Считается, что «плен» или полногласная древнерусская форма «полон» первоначально – «прибыль, добыча, покупка, продажа», затем – «пленные (которых продавали или покупали)». В тексте повести имеется фрагмент, который подталкивает сблизить «плен» и «пеленать», то есть «опутывать пеленами»: «И Полканъ поскакал, и много людей онъ похватал и в пленицу перевезал да и к Бове привел». Похожим образом образовано слово «узник», изначально – «тот, кто связан узами (веревками, а затем - цепями)».
Во время записи текста слова «нрав» и «норов» еще не разошлись в своих значениях окончательно: «Милостивый Спасъ и Пречистая Богородица! Дали вы мне ладо поноровное, и не дали вы мне с нею пожить от младости и до старости». Здесь «ладо поноровное» – «жена по нраву, по любви».

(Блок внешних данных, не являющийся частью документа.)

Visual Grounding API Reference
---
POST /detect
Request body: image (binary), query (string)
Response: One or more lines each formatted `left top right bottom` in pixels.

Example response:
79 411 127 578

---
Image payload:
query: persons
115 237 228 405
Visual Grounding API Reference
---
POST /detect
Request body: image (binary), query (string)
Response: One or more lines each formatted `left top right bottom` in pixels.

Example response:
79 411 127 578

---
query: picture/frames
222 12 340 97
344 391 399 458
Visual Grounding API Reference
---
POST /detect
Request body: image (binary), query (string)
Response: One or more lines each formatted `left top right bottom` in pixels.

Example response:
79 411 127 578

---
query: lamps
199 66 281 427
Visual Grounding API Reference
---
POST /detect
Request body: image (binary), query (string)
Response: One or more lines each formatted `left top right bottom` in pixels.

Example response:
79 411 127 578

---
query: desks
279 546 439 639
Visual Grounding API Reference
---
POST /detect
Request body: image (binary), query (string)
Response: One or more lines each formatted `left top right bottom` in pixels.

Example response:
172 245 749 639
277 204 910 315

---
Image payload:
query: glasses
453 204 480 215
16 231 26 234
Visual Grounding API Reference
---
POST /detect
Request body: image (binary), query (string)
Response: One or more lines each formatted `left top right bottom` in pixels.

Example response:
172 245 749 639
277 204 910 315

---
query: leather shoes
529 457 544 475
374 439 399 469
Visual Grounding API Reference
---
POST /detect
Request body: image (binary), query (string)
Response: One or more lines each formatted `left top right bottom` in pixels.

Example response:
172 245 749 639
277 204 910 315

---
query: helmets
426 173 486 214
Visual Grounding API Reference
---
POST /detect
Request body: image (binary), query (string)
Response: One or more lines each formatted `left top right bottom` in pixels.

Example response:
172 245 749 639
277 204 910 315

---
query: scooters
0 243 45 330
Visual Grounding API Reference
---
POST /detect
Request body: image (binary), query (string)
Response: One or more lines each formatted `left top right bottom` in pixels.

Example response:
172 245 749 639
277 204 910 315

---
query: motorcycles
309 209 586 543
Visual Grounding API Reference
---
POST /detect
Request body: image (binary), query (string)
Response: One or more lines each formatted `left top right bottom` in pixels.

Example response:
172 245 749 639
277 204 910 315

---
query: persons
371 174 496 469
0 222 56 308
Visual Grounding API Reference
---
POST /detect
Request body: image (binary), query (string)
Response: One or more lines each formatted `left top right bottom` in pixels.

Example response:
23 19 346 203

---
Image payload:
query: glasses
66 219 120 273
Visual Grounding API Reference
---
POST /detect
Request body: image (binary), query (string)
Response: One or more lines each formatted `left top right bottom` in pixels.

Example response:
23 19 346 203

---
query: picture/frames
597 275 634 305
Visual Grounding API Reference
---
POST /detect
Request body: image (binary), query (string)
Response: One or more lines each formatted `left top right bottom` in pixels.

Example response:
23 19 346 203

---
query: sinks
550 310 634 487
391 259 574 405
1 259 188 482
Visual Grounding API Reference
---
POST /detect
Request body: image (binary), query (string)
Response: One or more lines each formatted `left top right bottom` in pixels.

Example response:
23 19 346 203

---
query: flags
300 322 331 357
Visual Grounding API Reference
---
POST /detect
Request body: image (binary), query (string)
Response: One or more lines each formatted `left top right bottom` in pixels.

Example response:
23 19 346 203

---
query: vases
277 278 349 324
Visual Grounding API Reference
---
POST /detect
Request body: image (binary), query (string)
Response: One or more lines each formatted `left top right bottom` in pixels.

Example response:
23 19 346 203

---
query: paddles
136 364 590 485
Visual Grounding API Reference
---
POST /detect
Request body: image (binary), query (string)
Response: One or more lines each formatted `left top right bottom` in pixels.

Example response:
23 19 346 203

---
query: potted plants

Сегодня мы говорим «играть в игры» и при этом – «играть на музыкальных инструментах». Сказитель повести употребляет неожиданный предлог: «Симбалда играетъ в гусли, а Личарда в домъру». А заимствованное слово «танец», видимо, еще не обрело современного вида: «Потьте, детушки, на королевской дворъ, и васъ возмут в королевскую полату, и вы играйте наигрыши добрые и тонцы водите хорошие, да во всякой песни пойте храбраго витезя Бову королевича». «И Бовины дети пришли в королевские полаты и почели игрищи играть добрые, а тонцы водить хорошие», – здесь «игрищи» – не «игры», а «наигрыши».
И напоследок, своя вотчина, родная сторонка в повести неожиданно именуется словом «старина»: «И пошед Бова на старину, и почелъ Бова жить на старинъ з Дружневною да и з детми своими, лиха избывать, а добра наживать. И Бове слава не минетца и до века».